(Scene-based spatial questions)
###
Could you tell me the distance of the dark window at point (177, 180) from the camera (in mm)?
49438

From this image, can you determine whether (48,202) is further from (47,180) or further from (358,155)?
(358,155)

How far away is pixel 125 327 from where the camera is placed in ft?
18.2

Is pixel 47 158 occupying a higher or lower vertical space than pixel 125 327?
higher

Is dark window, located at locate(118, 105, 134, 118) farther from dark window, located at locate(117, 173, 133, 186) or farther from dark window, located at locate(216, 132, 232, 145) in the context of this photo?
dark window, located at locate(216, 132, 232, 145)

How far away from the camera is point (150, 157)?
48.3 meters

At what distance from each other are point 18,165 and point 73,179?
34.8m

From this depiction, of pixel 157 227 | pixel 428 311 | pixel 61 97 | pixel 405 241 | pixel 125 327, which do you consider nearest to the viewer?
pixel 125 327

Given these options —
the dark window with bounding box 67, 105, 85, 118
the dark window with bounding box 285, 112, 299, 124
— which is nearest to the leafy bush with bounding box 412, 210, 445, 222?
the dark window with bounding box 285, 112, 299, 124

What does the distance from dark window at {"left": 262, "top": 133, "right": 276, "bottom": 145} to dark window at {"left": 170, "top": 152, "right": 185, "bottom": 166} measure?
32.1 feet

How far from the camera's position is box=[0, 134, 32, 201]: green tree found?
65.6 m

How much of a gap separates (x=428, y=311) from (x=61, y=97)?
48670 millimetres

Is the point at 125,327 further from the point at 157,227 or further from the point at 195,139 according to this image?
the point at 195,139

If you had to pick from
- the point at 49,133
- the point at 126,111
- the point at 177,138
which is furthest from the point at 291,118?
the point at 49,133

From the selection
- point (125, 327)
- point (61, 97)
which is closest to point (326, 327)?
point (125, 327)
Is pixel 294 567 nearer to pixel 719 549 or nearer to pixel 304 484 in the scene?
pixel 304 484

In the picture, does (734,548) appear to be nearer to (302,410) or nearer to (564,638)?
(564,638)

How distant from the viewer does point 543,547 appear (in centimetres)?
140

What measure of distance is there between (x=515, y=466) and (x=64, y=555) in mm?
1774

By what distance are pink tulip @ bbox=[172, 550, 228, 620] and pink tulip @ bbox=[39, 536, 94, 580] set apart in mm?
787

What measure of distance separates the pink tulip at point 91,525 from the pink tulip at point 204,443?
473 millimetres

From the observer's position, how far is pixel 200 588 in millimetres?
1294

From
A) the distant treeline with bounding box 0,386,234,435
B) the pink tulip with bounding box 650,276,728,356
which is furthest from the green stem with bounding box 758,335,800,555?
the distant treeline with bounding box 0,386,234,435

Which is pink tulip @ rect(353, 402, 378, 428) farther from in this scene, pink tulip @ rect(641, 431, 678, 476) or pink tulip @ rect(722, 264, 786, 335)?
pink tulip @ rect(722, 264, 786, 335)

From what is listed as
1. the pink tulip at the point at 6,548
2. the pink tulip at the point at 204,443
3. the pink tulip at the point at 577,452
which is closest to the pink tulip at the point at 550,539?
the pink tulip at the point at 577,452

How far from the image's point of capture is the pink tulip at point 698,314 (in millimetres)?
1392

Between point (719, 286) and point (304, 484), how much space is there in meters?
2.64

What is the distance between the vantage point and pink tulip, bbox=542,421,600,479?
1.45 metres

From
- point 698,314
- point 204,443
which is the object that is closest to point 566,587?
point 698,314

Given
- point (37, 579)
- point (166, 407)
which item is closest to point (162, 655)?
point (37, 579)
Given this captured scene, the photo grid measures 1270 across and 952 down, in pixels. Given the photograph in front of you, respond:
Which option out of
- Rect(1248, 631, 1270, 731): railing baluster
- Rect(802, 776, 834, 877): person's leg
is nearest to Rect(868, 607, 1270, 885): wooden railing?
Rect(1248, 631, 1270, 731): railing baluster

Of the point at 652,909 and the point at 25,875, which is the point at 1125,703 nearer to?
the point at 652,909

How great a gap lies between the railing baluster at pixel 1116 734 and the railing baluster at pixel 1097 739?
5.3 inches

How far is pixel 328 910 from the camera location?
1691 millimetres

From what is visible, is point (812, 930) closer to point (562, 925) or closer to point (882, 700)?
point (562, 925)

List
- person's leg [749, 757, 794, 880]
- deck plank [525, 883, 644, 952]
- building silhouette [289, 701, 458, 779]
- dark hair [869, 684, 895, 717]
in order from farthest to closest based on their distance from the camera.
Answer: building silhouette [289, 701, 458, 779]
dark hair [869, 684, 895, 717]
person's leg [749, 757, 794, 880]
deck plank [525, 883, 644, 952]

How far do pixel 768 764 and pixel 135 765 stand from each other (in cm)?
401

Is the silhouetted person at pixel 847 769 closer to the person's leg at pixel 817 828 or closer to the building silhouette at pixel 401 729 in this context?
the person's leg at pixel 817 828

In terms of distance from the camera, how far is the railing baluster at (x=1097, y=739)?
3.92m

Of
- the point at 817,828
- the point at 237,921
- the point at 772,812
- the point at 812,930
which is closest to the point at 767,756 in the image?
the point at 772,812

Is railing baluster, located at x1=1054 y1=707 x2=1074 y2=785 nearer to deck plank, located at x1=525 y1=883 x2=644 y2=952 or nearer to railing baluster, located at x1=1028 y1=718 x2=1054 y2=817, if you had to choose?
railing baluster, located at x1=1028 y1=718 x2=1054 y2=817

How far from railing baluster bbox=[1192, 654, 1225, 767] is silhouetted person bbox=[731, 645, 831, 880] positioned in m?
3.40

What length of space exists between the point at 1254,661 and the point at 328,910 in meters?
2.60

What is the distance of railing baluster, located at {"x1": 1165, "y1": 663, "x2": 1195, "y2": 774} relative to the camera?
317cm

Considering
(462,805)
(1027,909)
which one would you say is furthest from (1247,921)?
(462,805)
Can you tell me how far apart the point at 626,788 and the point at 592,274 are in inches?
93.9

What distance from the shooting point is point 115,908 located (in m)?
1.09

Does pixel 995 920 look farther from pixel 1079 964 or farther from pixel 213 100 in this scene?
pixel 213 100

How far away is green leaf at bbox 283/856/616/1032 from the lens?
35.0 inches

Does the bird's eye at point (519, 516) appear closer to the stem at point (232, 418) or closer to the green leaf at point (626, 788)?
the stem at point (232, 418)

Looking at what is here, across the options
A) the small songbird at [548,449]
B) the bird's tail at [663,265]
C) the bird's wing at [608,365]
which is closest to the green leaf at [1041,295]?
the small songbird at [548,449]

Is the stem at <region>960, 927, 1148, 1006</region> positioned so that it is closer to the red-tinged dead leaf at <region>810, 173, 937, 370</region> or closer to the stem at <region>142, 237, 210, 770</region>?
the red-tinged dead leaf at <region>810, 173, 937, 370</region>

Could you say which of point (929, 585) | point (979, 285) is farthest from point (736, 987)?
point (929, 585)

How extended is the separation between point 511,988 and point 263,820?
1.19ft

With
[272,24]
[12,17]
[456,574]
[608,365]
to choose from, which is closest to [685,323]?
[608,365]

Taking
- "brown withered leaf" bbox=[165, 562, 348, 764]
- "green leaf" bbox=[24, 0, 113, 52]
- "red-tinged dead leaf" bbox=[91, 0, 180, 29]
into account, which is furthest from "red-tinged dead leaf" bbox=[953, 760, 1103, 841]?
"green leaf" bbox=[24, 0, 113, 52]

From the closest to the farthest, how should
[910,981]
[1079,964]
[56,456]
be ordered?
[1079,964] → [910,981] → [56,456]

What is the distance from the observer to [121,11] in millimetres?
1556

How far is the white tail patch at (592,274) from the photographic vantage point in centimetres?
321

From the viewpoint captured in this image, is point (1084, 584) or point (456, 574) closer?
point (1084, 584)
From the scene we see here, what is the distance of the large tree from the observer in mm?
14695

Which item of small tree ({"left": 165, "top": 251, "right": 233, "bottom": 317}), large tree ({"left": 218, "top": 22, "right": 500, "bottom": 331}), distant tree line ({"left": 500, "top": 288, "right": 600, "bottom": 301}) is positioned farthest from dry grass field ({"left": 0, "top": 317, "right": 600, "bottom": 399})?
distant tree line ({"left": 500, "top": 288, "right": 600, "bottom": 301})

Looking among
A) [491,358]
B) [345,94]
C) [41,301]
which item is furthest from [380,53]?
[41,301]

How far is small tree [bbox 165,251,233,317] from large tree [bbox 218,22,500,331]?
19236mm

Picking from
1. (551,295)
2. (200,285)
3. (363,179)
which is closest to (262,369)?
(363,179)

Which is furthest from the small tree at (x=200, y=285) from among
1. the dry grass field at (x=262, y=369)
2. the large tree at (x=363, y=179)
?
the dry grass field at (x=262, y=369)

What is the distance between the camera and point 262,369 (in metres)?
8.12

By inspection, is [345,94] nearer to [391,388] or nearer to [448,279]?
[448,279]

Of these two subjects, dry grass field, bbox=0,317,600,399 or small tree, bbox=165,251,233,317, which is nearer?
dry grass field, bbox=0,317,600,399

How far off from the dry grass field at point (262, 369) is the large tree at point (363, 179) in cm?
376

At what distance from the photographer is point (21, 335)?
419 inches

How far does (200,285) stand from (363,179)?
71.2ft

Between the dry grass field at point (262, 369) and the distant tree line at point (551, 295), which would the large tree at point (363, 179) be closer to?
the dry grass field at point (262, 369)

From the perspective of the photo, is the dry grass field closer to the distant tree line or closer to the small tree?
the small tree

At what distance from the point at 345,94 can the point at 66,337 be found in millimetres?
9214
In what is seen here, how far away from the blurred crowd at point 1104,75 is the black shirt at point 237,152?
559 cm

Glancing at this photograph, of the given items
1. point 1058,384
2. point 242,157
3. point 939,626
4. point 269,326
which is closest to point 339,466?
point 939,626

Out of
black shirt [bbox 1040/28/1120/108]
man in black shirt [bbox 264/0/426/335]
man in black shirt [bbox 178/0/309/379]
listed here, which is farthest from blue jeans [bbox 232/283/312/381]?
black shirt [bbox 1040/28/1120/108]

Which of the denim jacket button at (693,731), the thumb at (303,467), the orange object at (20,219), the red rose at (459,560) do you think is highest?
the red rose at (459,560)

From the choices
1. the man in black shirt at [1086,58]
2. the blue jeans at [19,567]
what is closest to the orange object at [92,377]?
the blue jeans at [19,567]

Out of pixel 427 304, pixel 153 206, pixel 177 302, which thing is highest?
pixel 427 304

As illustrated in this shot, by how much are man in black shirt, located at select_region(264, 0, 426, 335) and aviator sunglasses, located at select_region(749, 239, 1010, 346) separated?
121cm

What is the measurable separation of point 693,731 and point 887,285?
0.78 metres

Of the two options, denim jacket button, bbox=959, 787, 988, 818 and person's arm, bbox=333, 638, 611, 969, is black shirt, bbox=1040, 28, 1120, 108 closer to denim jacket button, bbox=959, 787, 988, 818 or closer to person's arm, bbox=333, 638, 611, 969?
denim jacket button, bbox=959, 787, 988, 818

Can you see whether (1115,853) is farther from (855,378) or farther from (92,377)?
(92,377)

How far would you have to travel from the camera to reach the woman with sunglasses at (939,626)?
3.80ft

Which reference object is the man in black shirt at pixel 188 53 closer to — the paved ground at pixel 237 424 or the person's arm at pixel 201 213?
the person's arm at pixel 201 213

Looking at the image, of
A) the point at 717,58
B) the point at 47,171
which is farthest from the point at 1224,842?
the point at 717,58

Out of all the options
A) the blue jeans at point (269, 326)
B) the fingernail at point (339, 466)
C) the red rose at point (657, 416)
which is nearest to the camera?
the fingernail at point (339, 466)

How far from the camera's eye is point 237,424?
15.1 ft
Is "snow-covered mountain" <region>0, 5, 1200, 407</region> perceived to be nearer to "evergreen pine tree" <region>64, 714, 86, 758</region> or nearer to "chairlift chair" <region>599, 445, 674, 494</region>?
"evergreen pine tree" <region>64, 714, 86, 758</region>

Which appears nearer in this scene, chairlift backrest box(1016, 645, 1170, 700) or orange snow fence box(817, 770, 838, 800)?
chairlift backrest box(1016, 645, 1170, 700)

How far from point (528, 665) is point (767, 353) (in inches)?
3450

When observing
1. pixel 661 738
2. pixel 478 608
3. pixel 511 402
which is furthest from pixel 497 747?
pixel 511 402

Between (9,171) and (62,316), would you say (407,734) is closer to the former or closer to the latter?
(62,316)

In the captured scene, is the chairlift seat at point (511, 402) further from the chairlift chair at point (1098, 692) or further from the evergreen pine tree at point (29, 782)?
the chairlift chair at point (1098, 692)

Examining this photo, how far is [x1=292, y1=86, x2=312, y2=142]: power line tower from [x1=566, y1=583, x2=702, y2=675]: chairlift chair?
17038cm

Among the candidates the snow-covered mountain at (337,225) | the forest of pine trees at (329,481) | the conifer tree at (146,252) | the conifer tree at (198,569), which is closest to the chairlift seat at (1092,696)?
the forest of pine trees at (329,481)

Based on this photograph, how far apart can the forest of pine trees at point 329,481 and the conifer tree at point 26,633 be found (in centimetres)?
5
###
* [Task to complete] Nothing but the lines from the line with "How far from point" to the last line of the listing above should appear; please retype them exactly, both ends included.

* [The response]
How far from point (528, 665) is point (767, 353) (in inches)?
3450

When observing
1. pixel 661 738
2. pixel 478 608
3. pixel 511 402
which is furthest from pixel 497 747?
pixel 511 402

Between (9,171) and (62,316), would you say (407,734) is closer to the former or closer to the latter?
(62,316)

In the captured scene, is the chairlift seat at point (511, 402) further from the chairlift chair at point (1098, 692) or further from the evergreen pine tree at point (29, 782)?
the chairlift chair at point (1098, 692)

Examining this photo, how far is [x1=292, y1=86, x2=312, y2=142]: power line tower from [x1=566, y1=583, x2=702, y2=675]: chairlift chair?
17038cm

Among the candidates the snow-covered mountain at (337,225) | the forest of pine trees at (329,481) | the conifer tree at (146,252) | the conifer tree at (198,569), which is closest to the chairlift seat at (1092,696)?
the forest of pine trees at (329,481)

Based on this photograph, how far apart can the forest of pine trees at point 329,481 and the conifer tree at point 26,633 be found (in centimetres)?
5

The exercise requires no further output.